User Experience – First Priority

Any application that you’re building must be serving some customers. The end goal of your application is to let users derive maximum benefit from it. Although the end-user experience is not a part of Kubernetes it is one of the most essential parts of your application.

Collect data via synthesis and real-time monitoring to help you with understanding the interaction between Kubernetes workloads and how the app responds and the users. This should provide you with the pain points of customers and so the application that you need to work on.

Set Alerts for Under provisioned Resources

Throttling can lead to downtime which ultimately affects the user experience. Any system can go through a high disk utilization problem and Kubernetes is no exception to it. Set alerts for 75% or 80% disk utilization so you can act accordingly when a situation like this occurs. While it is beneficial to keep the resources as close to the optimum load, a slight inconvenience caused by overutilization can disrupt the user experience.

Automate Issue Detection

As we have discussed, Kubernetes has multiple layers of abstraction which means it will be hard to detect faults at all levels efficiently. You can use API metrics to lower the risks of a fault going unnoticed.

You can enable automatic detection of REST API anomalies which will help these metrics locate any degradation of components in microservices.
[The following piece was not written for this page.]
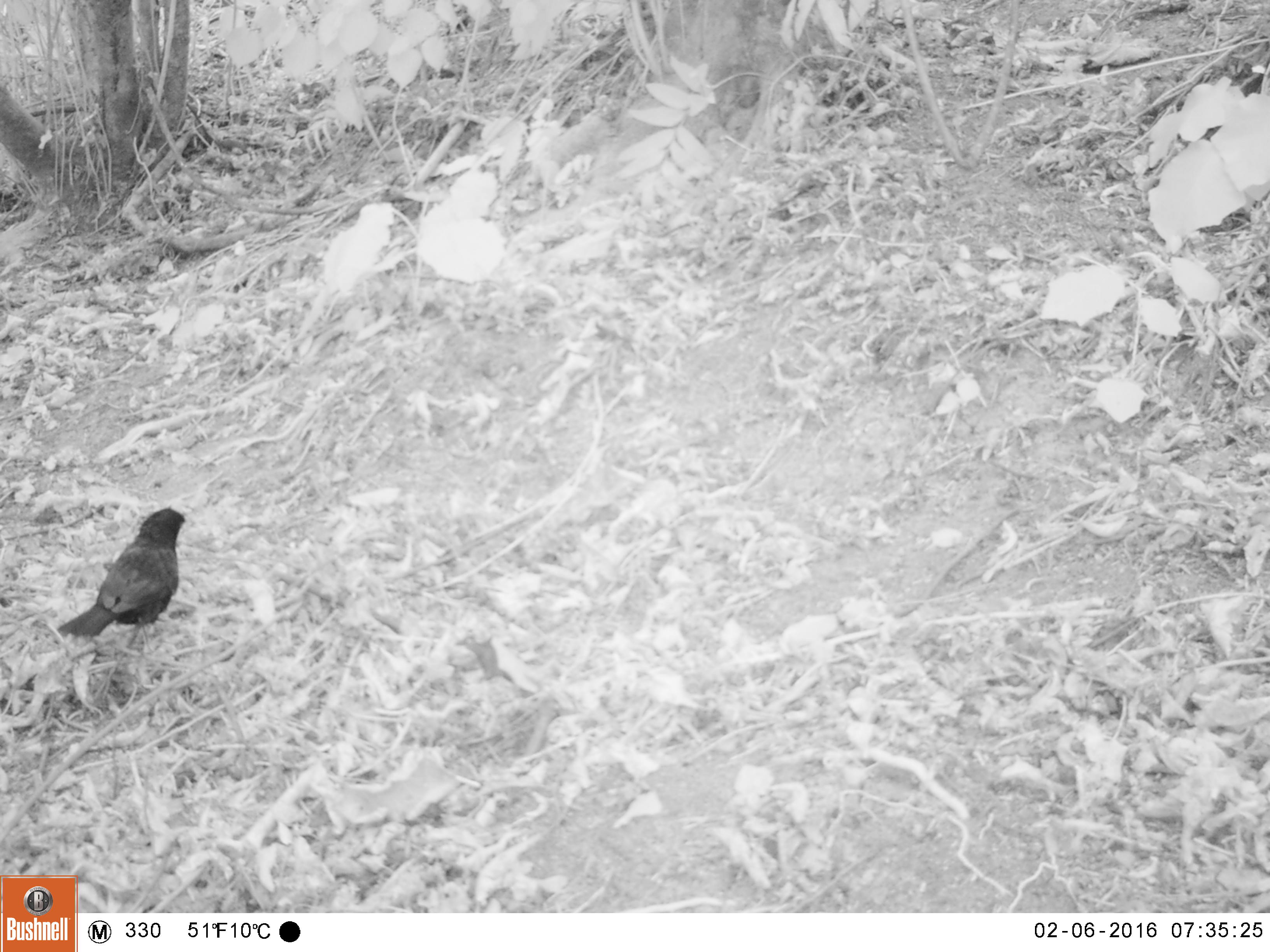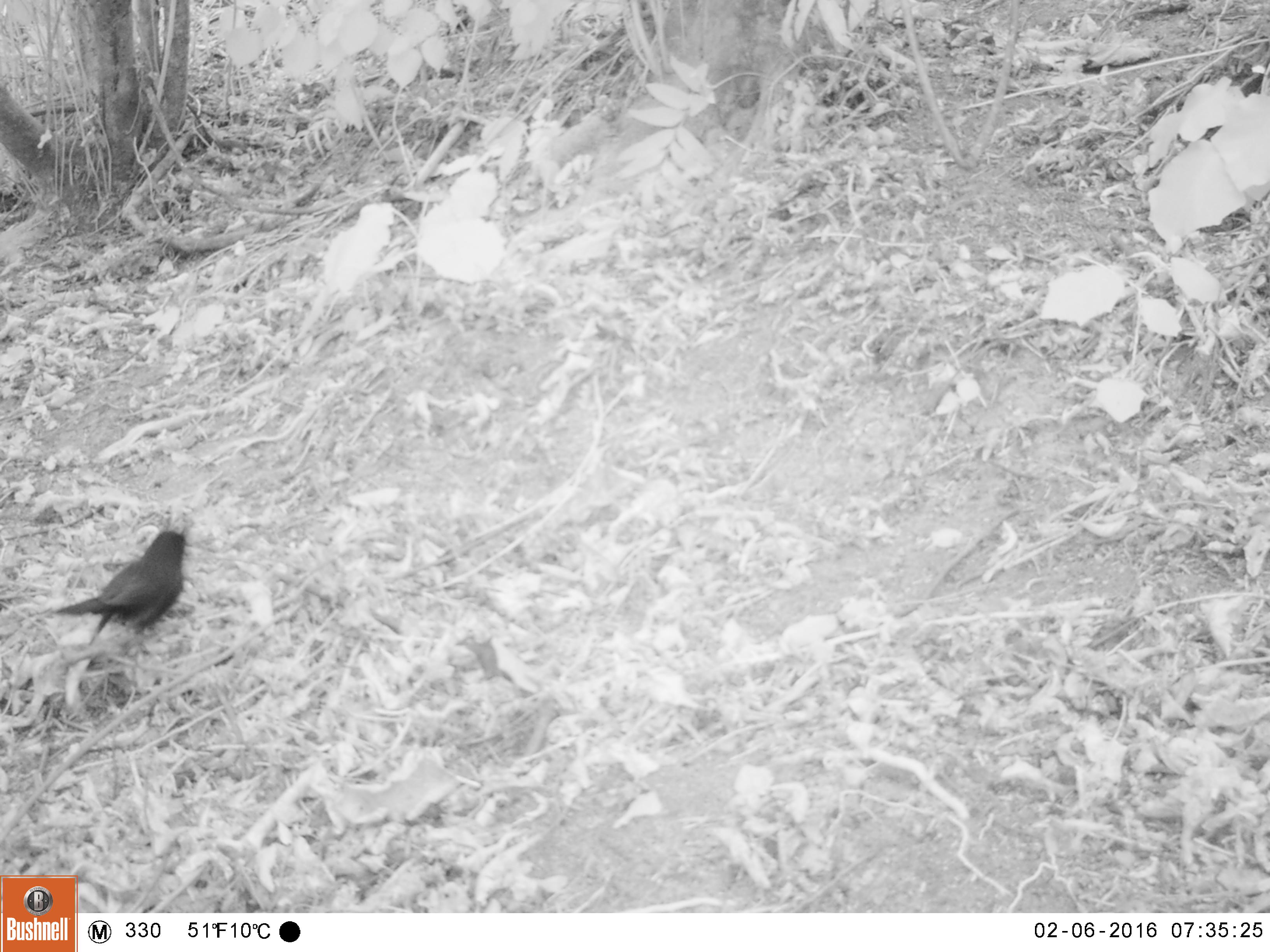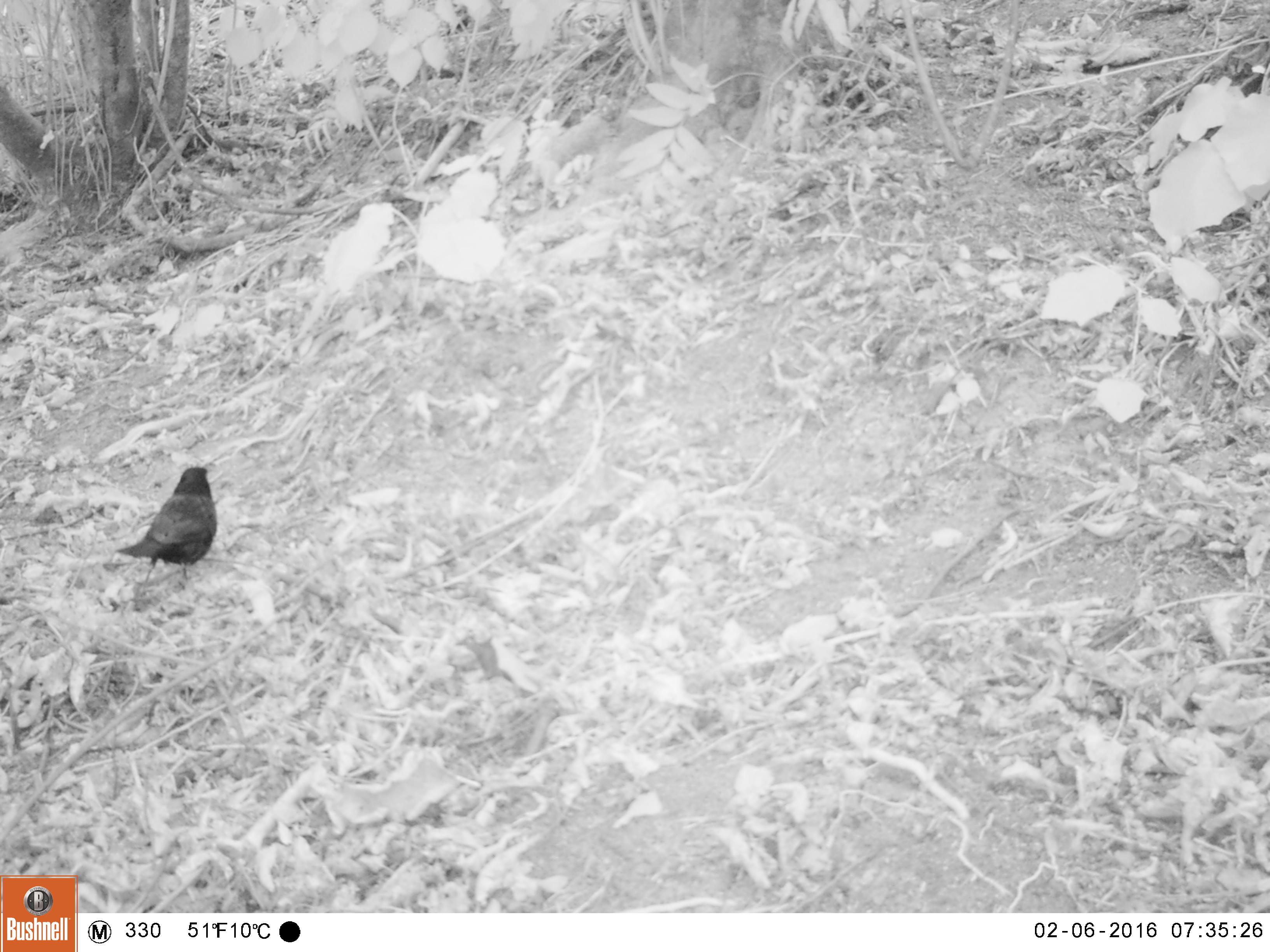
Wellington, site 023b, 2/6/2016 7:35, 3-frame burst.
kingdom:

This would be beneficial in providing full-stack visibility across clusters.

Monitoring your Cloud Environment

There are certain elements of the cloud that you should keep in check when working with Kubernetes. Identity and Access Management events that log permission changes, logins, etc. Should be well monitored. Monitoring the network performance would make sure that any downtime is prevented. Apart from this, any other connecting element of the cloud provider should be monitored since it can increase your cloud bill.